* [EXCERPT]:
•••••
What is the Sound of One Chain Dragging?

It’s the day of the summer solstice (1816 local time), and as you can probably guess from the time, I’m on the 4-5am anchor watch. We’re in a lovely little anchorage off the south shore of an island called Lillemolla. There are half a dozen smaller islets that form a ring of natural shelter at the foot of thousand-foot cliffs. Sea eagles work the area, casually gliding in the breezes beneath the cliff wall. And off to the west, the city of Svolvaer (Lofoten’s capital) is visible several miles distant.

We anchored last night just before midnight in a fresh easterly wind beneath a light drizzle. In the past four hours, the rain has departed, the cloud cover has risen and the wind has swung 180 degrees to the west. As a result, Polar Bear is in the process of swinging too, so anchor watch consists of monitoring the depth meter and two different GPS units, along with a couple of visual points on the island, to make sure we keep enough water under the keel.
•••••
* [GIVEN RECORDS]:

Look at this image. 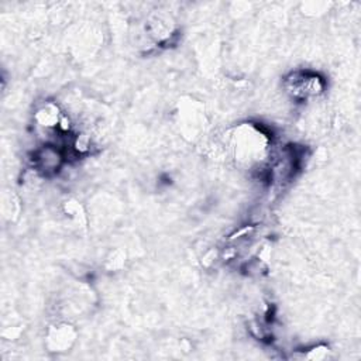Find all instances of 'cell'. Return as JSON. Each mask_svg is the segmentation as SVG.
I'll return each mask as SVG.
<instances>
[{
	"instance_id": "cell-1",
	"label": "cell",
	"mask_w": 361,
	"mask_h": 361,
	"mask_svg": "<svg viewBox=\"0 0 361 361\" xmlns=\"http://www.w3.org/2000/svg\"><path fill=\"white\" fill-rule=\"evenodd\" d=\"M285 89L295 99H306L320 94L324 90V82L316 73L292 72L285 79Z\"/></svg>"
}]
</instances>
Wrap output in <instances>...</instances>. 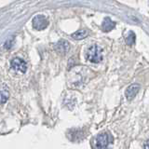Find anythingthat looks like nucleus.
Returning <instances> with one entry per match:
<instances>
[{"mask_svg":"<svg viewBox=\"0 0 149 149\" xmlns=\"http://www.w3.org/2000/svg\"><path fill=\"white\" fill-rule=\"evenodd\" d=\"M86 59L92 63H98L102 60V49L98 45H92L87 49Z\"/></svg>","mask_w":149,"mask_h":149,"instance_id":"1","label":"nucleus"},{"mask_svg":"<svg viewBox=\"0 0 149 149\" xmlns=\"http://www.w3.org/2000/svg\"><path fill=\"white\" fill-rule=\"evenodd\" d=\"M33 27L36 30H44L47 28L49 24V22L47 20V18L44 15H36L34 19H33Z\"/></svg>","mask_w":149,"mask_h":149,"instance_id":"2","label":"nucleus"},{"mask_svg":"<svg viewBox=\"0 0 149 149\" xmlns=\"http://www.w3.org/2000/svg\"><path fill=\"white\" fill-rule=\"evenodd\" d=\"M11 67L12 69L16 70V71L20 73H25L27 70V63L22 59L16 57L11 61Z\"/></svg>","mask_w":149,"mask_h":149,"instance_id":"3","label":"nucleus"},{"mask_svg":"<svg viewBox=\"0 0 149 149\" xmlns=\"http://www.w3.org/2000/svg\"><path fill=\"white\" fill-rule=\"evenodd\" d=\"M109 143V138L108 135L106 133H101L99 134L95 139V146L98 149H104L108 146Z\"/></svg>","mask_w":149,"mask_h":149,"instance_id":"4","label":"nucleus"},{"mask_svg":"<svg viewBox=\"0 0 149 149\" xmlns=\"http://www.w3.org/2000/svg\"><path fill=\"white\" fill-rule=\"evenodd\" d=\"M139 91H140V85H138L136 83L132 84V85L127 88V90L125 91L126 98H127L129 101H132V99H134V97L137 95Z\"/></svg>","mask_w":149,"mask_h":149,"instance_id":"5","label":"nucleus"},{"mask_svg":"<svg viewBox=\"0 0 149 149\" xmlns=\"http://www.w3.org/2000/svg\"><path fill=\"white\" fill-rule=\"evenodd\" d=\"M55 49L60 54H66L70 49V45L66 40L62 39L55 45Z\"/></svg>","mask_w":149,"mask_h":149,"instance_id":"6","label":"nucleus"},{"mask_svg":"<svg viewBox=\"0 0 149 149\" xmlns=\"http://www.w3.org/2000/svg\"><path fill=\"white\" fill-rule=\"evenodd\" d=\"M115 25H116L115 22L112 21L110 18H106V19H104V22H102V28L104 32H109L113 29V28L115 27Z\"/></svg>","mask_w":149,"mask_h":149,"instance_id":"7","label":"nucleus"},{"mask_svg":"<svg viewBox=\"0 0 149 149\" xmlns=\"http://www.w3.org/2000/svg\"><path fill=\"white\" fill-rule=\"evenodd\" d=\"M87 36H88V31L85 29H81V30L74 32L72 35V37L76 40H82L85 38V37H87Z\"/></svg>","mask_w":149,"mask_h":149,"instance_id":"8","label":"nucleus"},{"mask_svg":"<svg viewBox=\"0 0 149 149\" xmlns=\"http://www.w3.org/2000/svg\"><path fill=\"white\" fill-rule=\"evenodd\" d=\"M8 90L3 86L2 88H0V104H5L8 101Z\"/></svg>","mask_w":149,"mask_h":149,"instance_id":"9","label":"nucleus"},{"mask_svg":"<svg viewBox=\"0 0 149 149\" xmlns=\"http://www.w3.org/2000/svg\"><path fill=\"white\" fill-rule=\"evenodd\" d=\"M134 42H135V35L133 34L132 32H130V35L127 37V43L129 45H133Z\"/></svg>","mask_w":149,"mask_h":149,"instance_id":"10","label":"nucleus"},{"mask_svg":"<svg viewBox=\"0 0 149 149\" xmlns=\"http://www.w3.org/2000/svg\"><path fill=\"white\" fill-rule=\"evenodd\" d=\"M12 41H13V38H10L8 41H7V42H6V44H5V48H6V49H9V48H10V47L12 46V45H11Z\"/></svg>","mask_w":149,"mask_h":149,"instance_id":"11","label":"nucleus"},{"mask_svg":"<svg viewBox=\"0 0 149 149\" xmlns=\"http://www.w3.org/2000/svg\"><path fill=\"white\" fill-rule=\"evenodd\" d=\"M144 149H149V140L144 144Z\"/></svg>","mask_w":149,"mask_h":149,"instance_id":"12","label":"nucleus"}]
</instances>
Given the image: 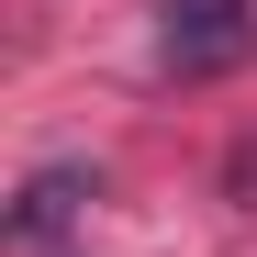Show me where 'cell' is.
I'll use <instances>...</instances> for the list:
<instances>
[{
  "instance_id": "obj_2",
  "label": "cell",
  "mask_w": 257,
  "mask_h": 257,
  "mask_svg": "<svg viewBox=\"0 0 257 257\" xmlns=\"http://www.w3.org/2000/svg\"><path fill=\"white\" fill-rule=\"evenodd\" d=\"M90 201H101L90 168H34L23 201H12V246H23V257H67V235L90 224Z\"/></svg>"
},
{
  "instance_id": "obj_1",
  "label": "cell",
  "mask_w": 257,
  "mask_h": 257,
  "mask_svg": "<svg viewBox=\"0 0 257 257\" xmlns=\"http://www.w3.org/2000/svg\"><path fill=\"white\" fill-rule=\"evenodd\" d=\"M257 56V0H157V67L168 78H235Z\"/></svg>"
}]
</instances>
•••••
* [SET TASK]: In the anchor watch post, which city can be seen off to the west?

* [SOLUTION TO THIS EXERCISE]: Svolvaer, the capital of Lofoten.